(Несколько записей)

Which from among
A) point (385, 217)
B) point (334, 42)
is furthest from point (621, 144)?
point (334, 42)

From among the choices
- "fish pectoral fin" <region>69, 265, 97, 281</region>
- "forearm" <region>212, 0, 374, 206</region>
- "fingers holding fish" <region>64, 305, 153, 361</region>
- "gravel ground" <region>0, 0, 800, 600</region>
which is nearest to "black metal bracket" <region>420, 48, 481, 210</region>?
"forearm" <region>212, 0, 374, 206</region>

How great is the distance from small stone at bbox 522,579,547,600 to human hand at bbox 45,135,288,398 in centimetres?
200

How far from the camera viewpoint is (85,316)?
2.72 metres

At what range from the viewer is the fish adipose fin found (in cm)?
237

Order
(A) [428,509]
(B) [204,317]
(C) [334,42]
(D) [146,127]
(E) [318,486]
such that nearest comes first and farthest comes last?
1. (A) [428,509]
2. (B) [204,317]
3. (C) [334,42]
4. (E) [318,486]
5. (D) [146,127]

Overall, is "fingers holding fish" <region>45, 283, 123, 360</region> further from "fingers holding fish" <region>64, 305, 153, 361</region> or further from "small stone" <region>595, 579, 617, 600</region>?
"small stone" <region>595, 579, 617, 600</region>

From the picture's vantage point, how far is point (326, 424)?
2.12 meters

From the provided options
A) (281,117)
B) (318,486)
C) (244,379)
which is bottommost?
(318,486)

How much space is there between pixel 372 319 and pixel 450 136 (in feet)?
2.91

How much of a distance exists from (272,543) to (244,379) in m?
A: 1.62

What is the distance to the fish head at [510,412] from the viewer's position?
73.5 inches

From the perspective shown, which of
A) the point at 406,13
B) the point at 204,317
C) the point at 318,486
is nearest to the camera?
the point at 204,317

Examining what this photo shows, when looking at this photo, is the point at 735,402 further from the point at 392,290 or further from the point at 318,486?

● **Условие задания**
Измените строки от строки, содержащей «579, 617, 600</region>?», до конца записей включительно: приведите их заново, заменив «camera» на «viewer» и оставив всё остальное без изменений.

● **Письменное решение**
Overall, is "fingers holding fish" <region>45, 283, 123, 360</region> further from "fingers holding fish" <region>64, 305, 153, 361</region> or further from "small stone" <region>595, 579, 617, 600</region>?
"small stone" <region>595, 579, 617, 600</region>

From the picture's vantage point, how far is point (326, 424)?
2.12 meters

From the provided options
A) (281,117)
B) (318,486)
C) (244,379)
which is bottommost?
(318,486)

How much space is there between pixel 372 319 and pixel 450 136 (in feet)?
2.91

How much of a distance exists from (272,543) to (244,379) in m?
A: 1.62

What is the distance to the fish head at [510,412] from the viewer's position?
73.5 inches

From the perspective shown, which of
A) the point at 406,13
B) the point at 204,317
C) the point at 318,486
is nearest to the viewer?
the point at 204,317

Examining what this photo shows, when looking at this photo, is the point at 735,402 further from the point at 392,290 or further from the point at 318,486?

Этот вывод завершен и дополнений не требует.